## TEXT BLOCK
########################################

Mark Zuckerberg once said, “Move fast and break things. Unless you are breaking stuff, you are not moving fast enough.” It became a mantra for most, if not all, startup founders. Their constant fear and motivation: different companies can have similar ideas, but what determines success could be the speed of execution and first mover advantages.

Rapid expansion and a large user base are indicators of success, but they are shallow indicators. Friendster had a large user base, and so did Napster. More important than rapid growth, startups need to grow sustainably without creating significant problems for the long run. It spells disaster when there is clearly a trade-off between rapid growth today and the startup’s ability to sustain itself for the future.

While many startups aim to accelerate growth and are — in the words of Matthew Stinchcomb,’s executive director and the company’s former sustainability chief — “just growing to grow,” Etsy is taking a more cautious approach with regard to scaling its online marketplace. This week, Etsy is celebrating 11 years of being a creative marketplace. How does it advocate slow growth but still emerge on top?

An Uncompromising Vision

Etsy knows exactly why it exists, and its decisions are not driven by trends or competition. Etsy CEO Chad Dickerson states: “Etsy was built to serve our community and we will continue to operate this way, no matter our size, status, or certifications.”

Photo credit: Etsy.

Etsy’s commitment, as stated in its website, is to create lasting change in the world. The company views its “social, environmental and business goals as inseparable.” It became a certified B Corp — a for-profit entity that meets rigorous standards of social and environmental performance, accountability, and transparency, as certified by the nonprofit B Lab — in 2012.

When the leading e-commerce platform for handmade goods just started, it guaranteed that items listed on its marketplace were either vintage or handmade by individual sellers. Shoppers started pouring in and now, it currently offers 35 million listings for handmade home goods, jewelry and other crafts. Etsy went on to file for an IPO in March 2015, even announcing that “it intends to keep its original principles even under pressure from shareholders to cut costs or deliver profit.” Its gross merchandise sales hit $2.39 billion in 2015.

Following its vision relentlessly, Etsy became not just a platform where you can buy and sell, but a brand that inspires a unique lifestyle and a loyal following.

Enabling the Community to Do More

As Etsy’s marketplace platform gained traction, sellers started finding it more and more difficult to keep up with demand. Sure, Etsy was making more money than ever from the listing fees, commissions, and additional revenue streams (advertising, payment processing, etc.), but it never failed to care and address the concerns of its community.

########################################

## GIVEN DATA
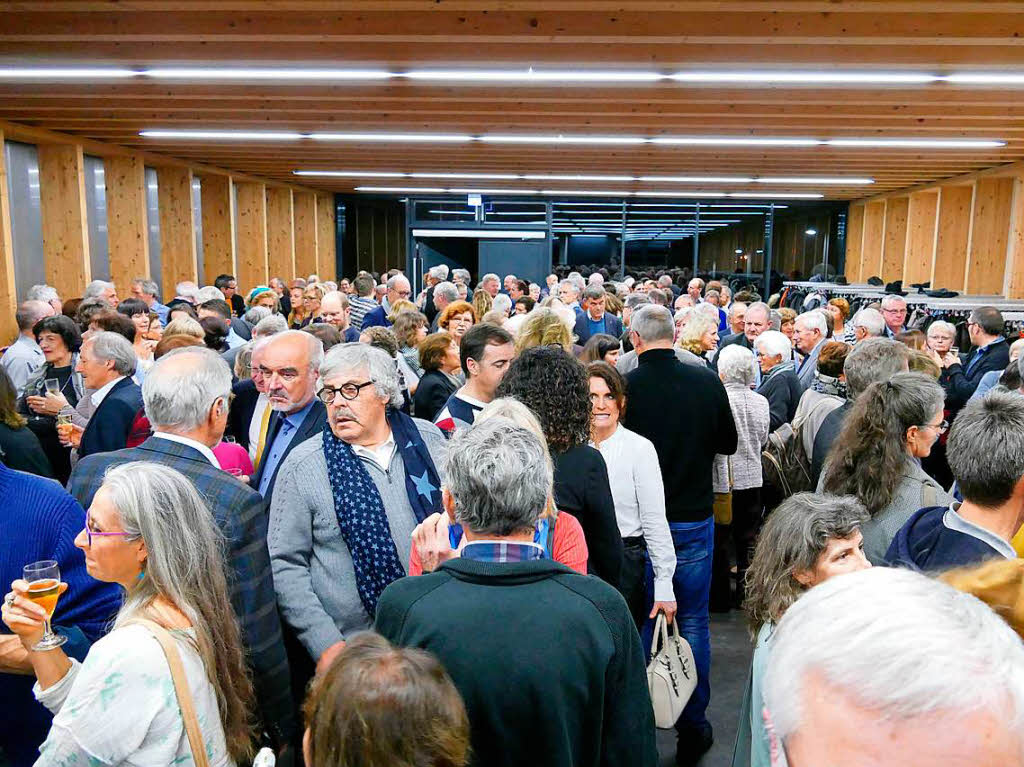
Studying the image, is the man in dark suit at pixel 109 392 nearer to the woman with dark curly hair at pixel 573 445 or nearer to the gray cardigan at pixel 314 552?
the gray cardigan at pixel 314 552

########################################

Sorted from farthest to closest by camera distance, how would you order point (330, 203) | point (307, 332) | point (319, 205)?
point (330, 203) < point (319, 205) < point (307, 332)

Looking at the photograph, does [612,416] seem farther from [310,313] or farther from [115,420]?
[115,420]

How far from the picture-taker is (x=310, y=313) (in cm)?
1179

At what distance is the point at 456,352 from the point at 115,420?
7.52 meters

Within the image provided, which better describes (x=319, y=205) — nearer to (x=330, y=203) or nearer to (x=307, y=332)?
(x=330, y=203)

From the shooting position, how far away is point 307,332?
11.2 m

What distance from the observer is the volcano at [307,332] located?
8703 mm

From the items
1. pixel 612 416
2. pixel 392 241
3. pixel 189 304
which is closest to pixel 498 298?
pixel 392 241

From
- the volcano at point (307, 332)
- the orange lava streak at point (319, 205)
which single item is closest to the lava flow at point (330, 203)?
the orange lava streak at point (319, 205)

########################################

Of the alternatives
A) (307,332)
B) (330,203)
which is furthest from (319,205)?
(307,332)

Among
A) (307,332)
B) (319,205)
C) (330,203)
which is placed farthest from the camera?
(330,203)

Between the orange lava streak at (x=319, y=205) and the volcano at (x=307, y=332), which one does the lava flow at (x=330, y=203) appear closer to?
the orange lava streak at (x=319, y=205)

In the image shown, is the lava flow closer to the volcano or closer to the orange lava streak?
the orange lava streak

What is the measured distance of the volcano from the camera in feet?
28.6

########################################

## PROBLEMS TO WORK ON
1) Retype the article on Etsy's growth from "Etsy knows exactly" to "Lab — in 2012.".
2) Pull out each line of the records that contains the word "streak".

## RESPONSES TO THE EXERCISE
1)
Etsy knows exactly why it exists, and its decisions are not driven by trends or competition. Etsy CEO Chad Dickerson states: “Etsy was built to serve our community and we will continue to operate this way, no matter our size, status, or certifications.”

Photo credit: Etsy.

Etsy’s commitment, as stated in its website, is to create lasting change in the world. The company views its “social, environmental and business goals as inseparable.” It became a certified B Corp — a for-profit entity that meets rigorous standards of social and environmental performance, accountability, and transparency, as certified by the nonprofit B Lab — in 2012.

2)
- the orange lava streak at point (319, 205)
the orange lava streak at point (319, 205)
Between the orange lava streak at (x=319, y=205) and the volcano at (x=307, y=332), which one does the lava flow at (x=330, y=203) appear closer to?
the orange lava streak at (x=319, y=205)
In the image shown, is the lava flow closer to the volcano or closer to the orange lava streak?
the orange lava streak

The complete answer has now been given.